··· Stored records

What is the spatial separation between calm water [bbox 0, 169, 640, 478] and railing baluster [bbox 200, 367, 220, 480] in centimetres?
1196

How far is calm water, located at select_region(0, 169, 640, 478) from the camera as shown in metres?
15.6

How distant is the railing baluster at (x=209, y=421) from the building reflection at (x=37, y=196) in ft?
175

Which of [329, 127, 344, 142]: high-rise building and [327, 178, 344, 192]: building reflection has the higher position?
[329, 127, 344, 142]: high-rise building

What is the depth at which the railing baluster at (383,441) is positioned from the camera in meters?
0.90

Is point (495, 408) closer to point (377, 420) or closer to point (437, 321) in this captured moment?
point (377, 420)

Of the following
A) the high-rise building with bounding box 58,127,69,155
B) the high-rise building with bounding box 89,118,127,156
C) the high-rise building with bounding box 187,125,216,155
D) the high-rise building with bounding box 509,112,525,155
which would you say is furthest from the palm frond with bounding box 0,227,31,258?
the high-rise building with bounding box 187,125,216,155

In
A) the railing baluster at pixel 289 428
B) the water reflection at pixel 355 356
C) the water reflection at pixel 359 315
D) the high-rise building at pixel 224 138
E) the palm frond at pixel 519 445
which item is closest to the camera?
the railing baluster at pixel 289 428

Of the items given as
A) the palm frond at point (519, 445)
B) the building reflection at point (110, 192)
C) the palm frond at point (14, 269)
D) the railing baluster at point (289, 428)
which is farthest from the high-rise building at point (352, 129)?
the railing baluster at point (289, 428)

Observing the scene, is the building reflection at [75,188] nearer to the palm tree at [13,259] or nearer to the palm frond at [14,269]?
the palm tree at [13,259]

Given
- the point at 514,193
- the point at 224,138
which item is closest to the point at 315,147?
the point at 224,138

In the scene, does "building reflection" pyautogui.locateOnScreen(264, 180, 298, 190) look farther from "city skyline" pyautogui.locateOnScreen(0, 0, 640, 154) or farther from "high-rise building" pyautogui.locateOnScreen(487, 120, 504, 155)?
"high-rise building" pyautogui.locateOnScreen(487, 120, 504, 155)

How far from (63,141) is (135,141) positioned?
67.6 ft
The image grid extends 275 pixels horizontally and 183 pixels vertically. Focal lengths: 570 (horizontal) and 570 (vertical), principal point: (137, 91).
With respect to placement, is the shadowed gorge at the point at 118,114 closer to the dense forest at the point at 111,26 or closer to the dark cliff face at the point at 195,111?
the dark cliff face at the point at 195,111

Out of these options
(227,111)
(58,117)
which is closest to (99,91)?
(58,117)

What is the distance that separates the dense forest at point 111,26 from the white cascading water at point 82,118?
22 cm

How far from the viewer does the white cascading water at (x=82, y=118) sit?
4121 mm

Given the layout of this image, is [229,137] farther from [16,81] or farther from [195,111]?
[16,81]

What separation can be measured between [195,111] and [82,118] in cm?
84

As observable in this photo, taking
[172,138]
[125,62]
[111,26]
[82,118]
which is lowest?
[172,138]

······

● What you should do
Reproduce the whole listing above line for line, with no changes.

● The solution
What is the spatial separation between calm water [bbox 0, 169, 640, 478] and railing baluster [bbox 200, 367, 220, 480] in centimetres?
1196

How far is calm water, located at select_region(0, 169, 640, 478) from the camera as shown in metres?
15.6

How distant is the railing baluster at (x=209, y=421) from the building reflection at (x=37, y=196) in ft?
175

Which of [329, 127, 344, 142]: high-rise building and [327, 178, 344, 192]: building reflection has the higher position?
[329, 127, 344, 142]: high-rise building

What is the depth at which the railing baluster at (383,441) is positioned from the camera in meters?
0.90

Is point (495, 408) closer to point (377, 420) or closer to point (437, 321) in this captured moment?
point (377, 420)

Of the following
A) the high-rise building with bounding box 58,127,69,155
B) the high-rise building with bounding box 89,118,127,156
C) the high-rise building with bounding box 187,125,216,155
D) the high-rise building with bounding box 509,112,525,155
which would you say is furthest from the palm frond with bounding box 0,227,31,258?
the high-rise building with bounding box 187,125,216,155

In
A) the railing baluster at pixel 289 428
B) the water reflection at pixel 355 356
C) the water reflection at pixel 359 315
D) the high-rise building at pixel 224 138
E) the palm frond at pixel 519 445
which item is closest to the camera?
the railing baluster at pixel 289 428

Of the items given as
A) the palm frond at point (519, 445)
B) the building reflection at point (110, 192)
C) the palm frond at point (14, 269)
D) the railing baluster at point (289, 428)
which is farthest from the high-rise building at point (352, 129)?
the railing baluster at point (289, 428)

Observing the scene, is the building reflection at [75,188] nearer to the palm tree at [13,259] or nearer to the palm frond at [14,269]?
the palm tree at [13,259]

Given
- the point at 514,193
- the point at 224,138
which item is closest to the point at 315,147?
the point at 224,138

In the scene, does "building reflection" pyautogui.locateOnScreen(264, 180, 298, 190) look farther from "city skyline" pyautogui.locateOnScreen(0, 0, 640, 154) or farther from "high-rise building" pyautogui.locateOnScreen(487, 120, 504, 155)?
"high-rise building" pyautogui.locateOnScreen(487, 120, 504, 155)

How far from (63,141) is (135,141) positioned?
67.6 ft
The image grid extends 275 pixels horizontally and 183 pixels vertically. Focal lengths: 570 (horizontal) and 570 (vertical), principal point: (137, 91).
With respect to placement, is the shadowed gorge at the point at 118,114 closer to the dense forest at the point at 111,26 or closer to the dark cliff face at the point at 195,111?
the dark cliff face at the point at 195,111

Out of these options
(227,111)
(58,117)
which is closest to (99,91)?
(58,117)

What is the distance that separates the dense forest at point 111,26 from the white cascading water at point 82,118?
22 cm

How far from the viewer does the white cascading water at (x=82, y=118) sit?
4121 mm

Given the layout of this image, is [229,137] farther from [16,81] or farther from [195,111]?
[16,81]

What separation can be measured between [195,111] and [82,118] in cm?
84

As observable in this photo, taking
[172,138]
[125,62]
[111,26]
[82,118]
which is lowest?
[172,138]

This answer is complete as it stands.